Salomé foi um tema bastante explorado na literatura. Temos a narração bíblica para quem não conhece a história, e temos também a imoral e irreverente peça de teatro de Oscar Wilde, onde logo no primeiro dia de estréia foi proibida em Londres e por toda parte onde ia ser apresentada, devido talvez ao seu caráter imoral e mórbido, onde a princesa Salomé beija os lábios de João Batista já decapitado, fazendo uma forte alusão à necrofilia, além do erotismo sensual da personagem central que é Salomé.

O compositor Strauss, também inspirado no mesmo tema, compôs "Salomé", uma ópera em dois atos inspirada na peça de Oscar Wilde, o excêntrico dandy irlandês.

"Ela é linda, não é verdade? A minha Salomé...", exclama o dono do museu ao visitante, que sai dali perturbado com aquela boneca de cera. Mais tarde, um amigo visita-o na casa, ambos parecem terem no passado um amor em comum. Esse amigo depois entra também no museu e fica hipnotizado por Salomé.

O desfecho é simples. Primeiro este novo personagem, o amigo visitante, é assassinado no museu, tendo sua cabeça decepada e posta na bandeja de Salomé. Depois, é o próprio inquilino da casa que pingava sangue quem é a vítima. Ele luta com o dono do museu e encontra a morte, e sua cabeça também passa a fazer parte do sinistro acervo do museu de cera dos horrores!

No terceiro curta metragem, Christopher Lee entra em cena no papel de um pai severo e rude, que tem uma filhinha orfã de sua mãe que provavelmente era uma feiticeira. Aqui, novamente o terror é explícito sobre o cenário da enigmática casa onde os aposentos parecem ser testemunhas dos estranhos acontecimentos ali ocorridos...

------------------------

◆ **Instrução 1**
Segundo o texto sobre Salomé, quantos atos tem a ópera que Strauss compôs?
◆ **Instrução 2**
Continue o texto sobre Salomé a partir da última frase apresentada.
Não é preciso consultar a listagem.

◆ **Dados fornecidos**
------------------------

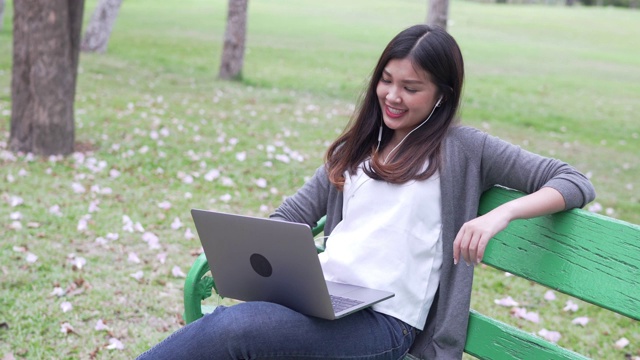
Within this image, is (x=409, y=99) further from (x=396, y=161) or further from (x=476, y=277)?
(x=476, y=277)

------------------------

◆ **Resposta 1**
Dois atos.

◆ **Resposta 2**
A filhinha do novo inquilino, que parece ser uma garotinha tímida e reprimida, tem para sua educação a companhia de uma linda governanta que parece ensinar a garota a superar seus traumas, em especial o medo das chamas do fogo. A garotinha ganha então alguns presentes e em especial uma boneca. De repente o pai, o rude e severo pai, rouba das mãos da menina a boneca e atira-a no fogo da lareira. A boneca derrete sobre as chamas, e o pai teme que sua filha siga a mesma inspiração da falecida mãe, que era uma bruxa diabólica... A garota magoada chora, e sua governanta não entende a estranha atitude do pai.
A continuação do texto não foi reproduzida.